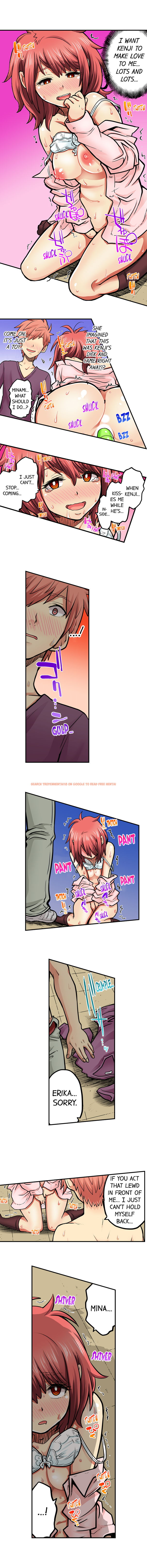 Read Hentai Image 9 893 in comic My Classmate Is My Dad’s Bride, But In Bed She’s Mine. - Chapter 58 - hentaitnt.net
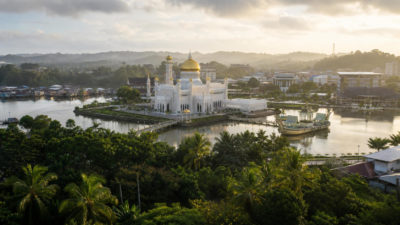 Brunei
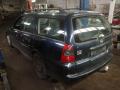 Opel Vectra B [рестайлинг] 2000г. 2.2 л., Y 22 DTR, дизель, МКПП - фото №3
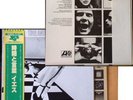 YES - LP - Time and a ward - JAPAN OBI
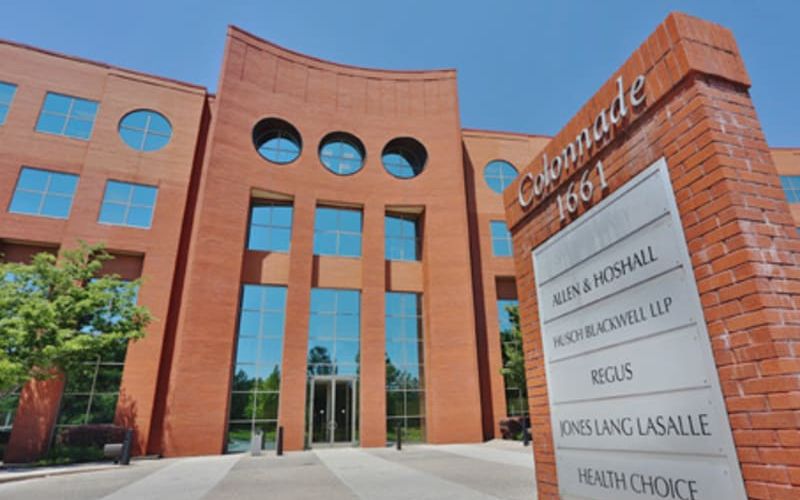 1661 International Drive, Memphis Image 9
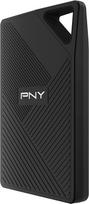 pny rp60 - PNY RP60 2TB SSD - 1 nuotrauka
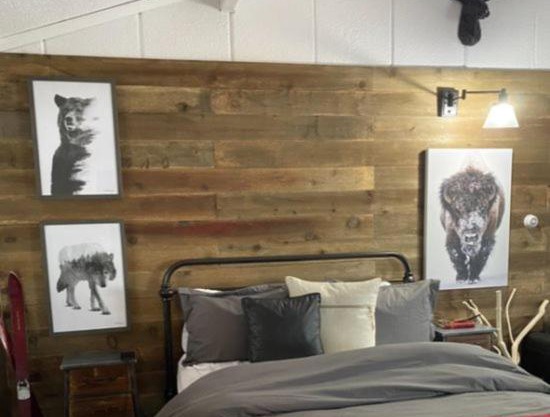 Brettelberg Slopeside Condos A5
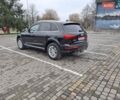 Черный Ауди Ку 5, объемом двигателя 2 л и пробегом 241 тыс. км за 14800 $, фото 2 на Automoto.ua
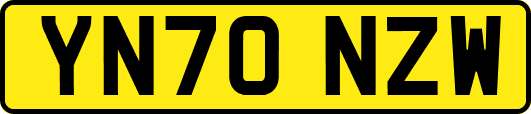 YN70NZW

BRIEF:
Restate every line above word for word. Do not carry over the images.

EXERCISE ANSWER:
 Read Hentai Image 9 893 in comic My Classmate Is My Dad’s Bride, But In Bed She’s Mine. - Chapter 58 - hentaitnt.net
 Brunei
 Opel Vectra B [рестайлинг] 2000г. 2.2 л., Y 22 DTR, дизель, МКПП - фото №3
 YES - LP - Time and a ward - JAPAN OBI
 1661 International Drive, Memphis Image 9
 pny rp60 - PNY RP60 2TB SSD - 1 nuotrauka
 Brettelberg Slopeside Condos A5
 Черный Ауди Ку 5, объемом двигателя 2 л и пробегом 241 тыс. км за 14800 $, фото 2 на Automoto.ua
 YN70NZW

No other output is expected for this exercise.